Return the minimum effort required to travel from the top-left cell to the bottom-right cell.

Example 1:

Input: heights = [[1,2,2],[3,8,2],[5,3,5]]
Output: 2
Explanation: The route [1,3,5,3,5] has a maximum absolute difference of 2.

Example 2:

Input: heights = [[1,2,3],[3,8,4],[5,3,5]]
Output: 1
Explanation: The route [1,2,3,4,5] has a maximum absolute difference of 1.

Example 3:

Input: heights = [[1,2,1,1,1],[1,2,1,2,1],[1,2,1,2,1],[1,2,1,2,1],[1,1,1,2,1]]
Output: 0
Explanation: This route does not require any effort.

Constraints:

• rows == heights.length
• cols == heights[i].length
• 1 <= rows, cols <= 100
• 1 <= heights[i][j] <= 10^6

Idea1: Dijkstra

This is a shortest-path problem where the “distance” is defined as the maximum edge weight along a path — a minimax path problem. We can solve it with a modified Dijkstra: use a min-heap of (effort, row, col), and for each neighbor compute new_effort = max(current_effort, |heights[r][c] - heights[nr][nc]|). Update dist[nr][nc] if we find a smaller effort.

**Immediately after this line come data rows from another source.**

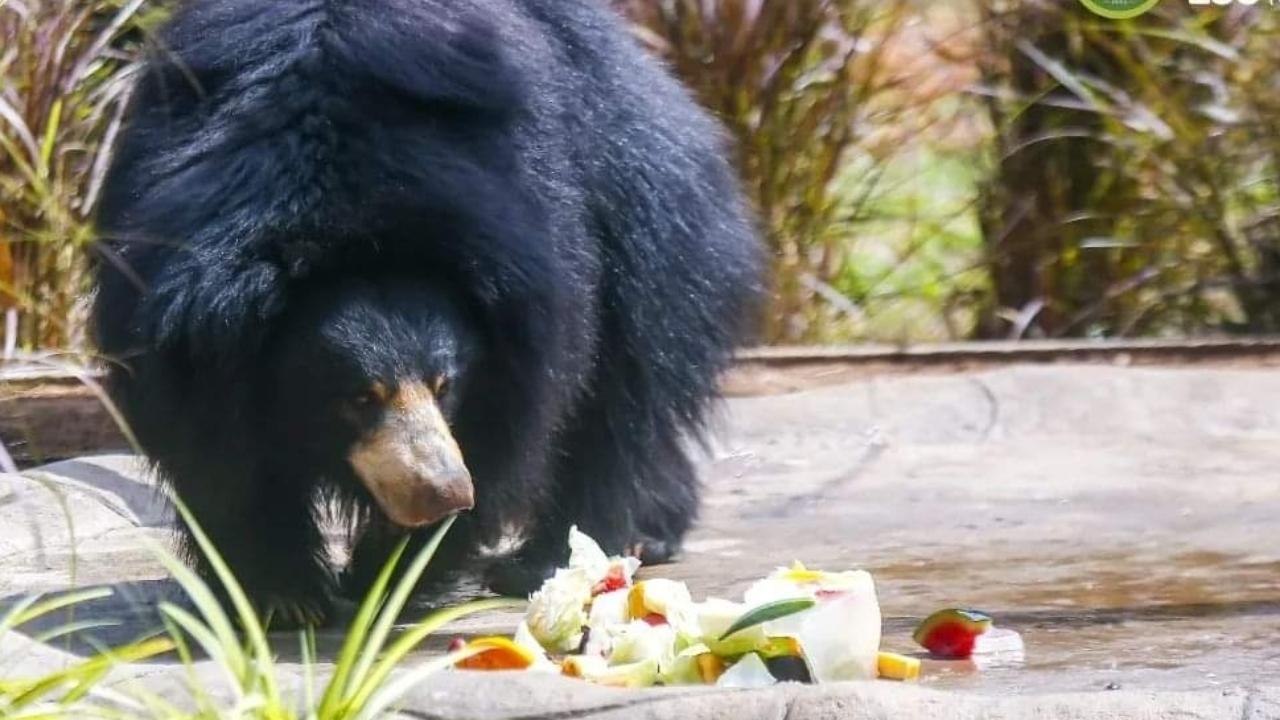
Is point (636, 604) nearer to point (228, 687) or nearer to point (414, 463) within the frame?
point (414, 463)

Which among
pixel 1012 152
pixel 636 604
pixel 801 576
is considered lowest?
pixel 636 604

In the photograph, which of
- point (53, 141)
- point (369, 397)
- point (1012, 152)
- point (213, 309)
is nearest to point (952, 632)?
point (369, 397)

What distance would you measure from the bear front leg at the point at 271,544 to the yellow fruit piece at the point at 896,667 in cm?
109

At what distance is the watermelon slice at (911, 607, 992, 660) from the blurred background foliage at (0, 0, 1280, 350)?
3598mm

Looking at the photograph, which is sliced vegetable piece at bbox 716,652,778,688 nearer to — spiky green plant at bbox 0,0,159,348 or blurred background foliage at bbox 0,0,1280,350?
spiky green plant at bbox 0,0,159,348

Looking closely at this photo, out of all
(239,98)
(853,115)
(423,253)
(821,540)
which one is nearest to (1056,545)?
(821,540)

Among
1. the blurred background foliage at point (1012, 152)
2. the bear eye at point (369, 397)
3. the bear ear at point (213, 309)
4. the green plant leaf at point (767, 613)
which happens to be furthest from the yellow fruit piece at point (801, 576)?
the blurred background foliage at point (1012, 152)

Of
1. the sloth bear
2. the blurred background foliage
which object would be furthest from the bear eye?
the blurred background foliage

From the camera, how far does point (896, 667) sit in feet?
8.56

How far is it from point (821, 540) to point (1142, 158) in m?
3.08

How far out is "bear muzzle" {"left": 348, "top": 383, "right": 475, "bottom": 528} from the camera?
9.80 ft

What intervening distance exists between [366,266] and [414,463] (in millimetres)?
312

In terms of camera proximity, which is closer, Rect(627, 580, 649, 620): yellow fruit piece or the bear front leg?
Rect(627, 580, 649, 620): yellow fruit piece

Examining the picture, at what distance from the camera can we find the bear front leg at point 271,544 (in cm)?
329
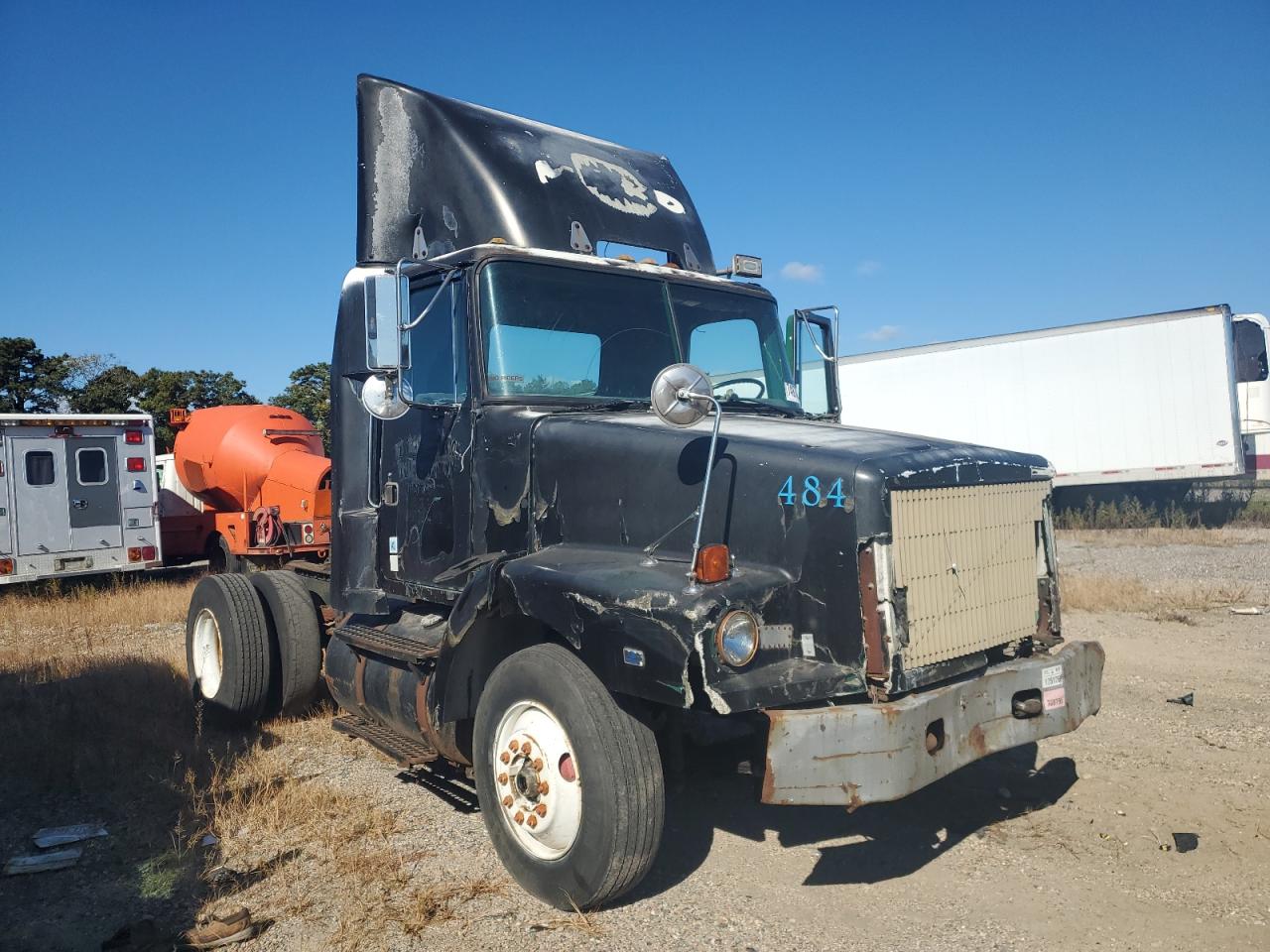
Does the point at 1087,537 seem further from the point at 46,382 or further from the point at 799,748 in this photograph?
the point at 46,382

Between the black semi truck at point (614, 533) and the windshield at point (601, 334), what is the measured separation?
0.01 metres

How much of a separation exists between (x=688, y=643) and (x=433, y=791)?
108 inches

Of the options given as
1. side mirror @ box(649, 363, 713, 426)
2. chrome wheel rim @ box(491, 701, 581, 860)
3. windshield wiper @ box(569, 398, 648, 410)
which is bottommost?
chrome wheel rim @ box(491, 701, 581, 860)

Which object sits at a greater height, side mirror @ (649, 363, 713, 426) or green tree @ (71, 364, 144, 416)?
green tree @ (71, 364, 144, 416)

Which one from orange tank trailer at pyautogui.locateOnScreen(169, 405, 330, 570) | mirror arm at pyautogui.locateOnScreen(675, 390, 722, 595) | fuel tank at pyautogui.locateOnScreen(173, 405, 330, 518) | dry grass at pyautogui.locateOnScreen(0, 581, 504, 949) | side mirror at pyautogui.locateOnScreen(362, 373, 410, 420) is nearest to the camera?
mirror arm at pyautogui.locateOnScreen(675, 390, 722, 595)

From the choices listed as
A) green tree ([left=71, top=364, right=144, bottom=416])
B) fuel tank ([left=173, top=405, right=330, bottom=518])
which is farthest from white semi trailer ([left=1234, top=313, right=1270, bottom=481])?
green tree ([left=71, top=364, right=144, bottom=416])

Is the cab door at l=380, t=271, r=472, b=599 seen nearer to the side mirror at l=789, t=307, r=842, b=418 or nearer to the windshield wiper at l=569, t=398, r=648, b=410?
the windshield wiper at l=569, t=398, r=648, b=410

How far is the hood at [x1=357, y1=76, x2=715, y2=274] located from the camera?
5422 millimetres

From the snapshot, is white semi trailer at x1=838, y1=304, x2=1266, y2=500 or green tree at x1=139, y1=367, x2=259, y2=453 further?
green tree at x1=139, y1=367, x2=259, y2=453

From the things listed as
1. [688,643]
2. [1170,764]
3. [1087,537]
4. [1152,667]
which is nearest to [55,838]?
[688,643]

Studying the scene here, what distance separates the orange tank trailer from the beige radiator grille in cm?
729

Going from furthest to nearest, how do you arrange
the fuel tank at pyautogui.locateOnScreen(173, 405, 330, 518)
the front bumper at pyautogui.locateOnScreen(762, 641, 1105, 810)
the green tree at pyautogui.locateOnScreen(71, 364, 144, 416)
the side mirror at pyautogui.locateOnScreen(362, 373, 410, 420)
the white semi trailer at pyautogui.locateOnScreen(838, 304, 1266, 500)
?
1. the green tree at pyautogui.locateOnScreen(71, 364, 144, 416)
2. the white semi trailer at pyautogui.locateOnScreen(838, 304, 1266, 500)
3. the fuel tank at pyautogui.locateOnScreen(173, 405, 330, 518)
4. the side mirror at pyautogui.locateOnScreen(362, 373, 410, 420)
5. the front bumper at pyautogui.locateOnScreen(762, 641, 1105, 810)

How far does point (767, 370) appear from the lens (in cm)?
557

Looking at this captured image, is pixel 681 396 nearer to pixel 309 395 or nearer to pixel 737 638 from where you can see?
pixel 737 638
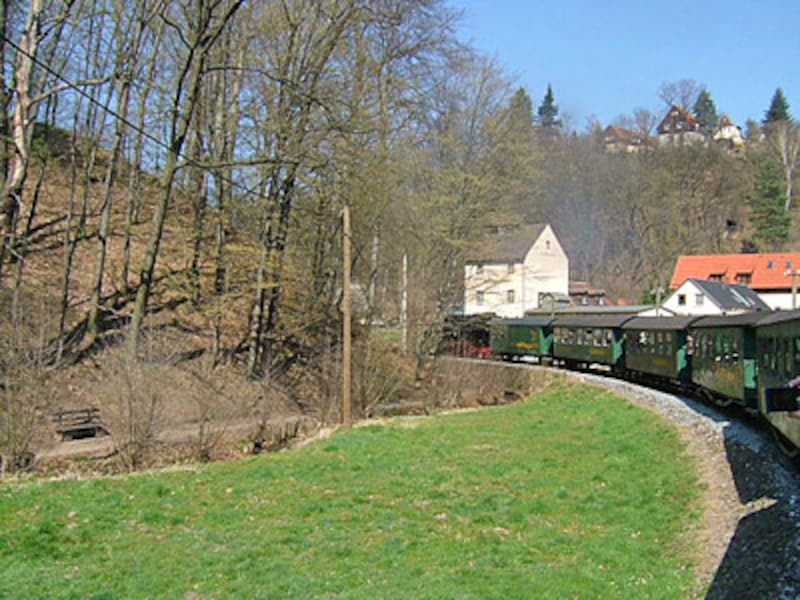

heights:         dist after Dijkstra:
1  2  2          0  1  1
3  8  2          2  6  1
5  3  5          2  2  2   <- answer is dist[2][2] = 2

Path: (0,0)->(0,1)->(0,2)->  edges: |1-2|=1, |2-2|=0
      (1,2)->                 edge:  |2-2|=0
      (2,2)                   edge:  |2-5|=3? No, better path:
                              (0,0)->(1,0)->(2,0)->(2,1)->(2,2)
                              edges: 2, 2, 2, 2 -> max = 2

Complexity: Time $O(m \cdot n \cdot \log(m \cdot n))$ — each cell pushed to heap at most once with improvement. Space $O(m \cdot n)$ — dist array and heap.

Idea2: Binary Search + BFS

Binary search on the answer in range $[0, 10^6]$. For a given threshold mid, use BFS to check if there exists a path from (0,0) to (rows-1, cols-1) where every edge has |diff| <= mid. If reachable, search lower; otherwise search higher.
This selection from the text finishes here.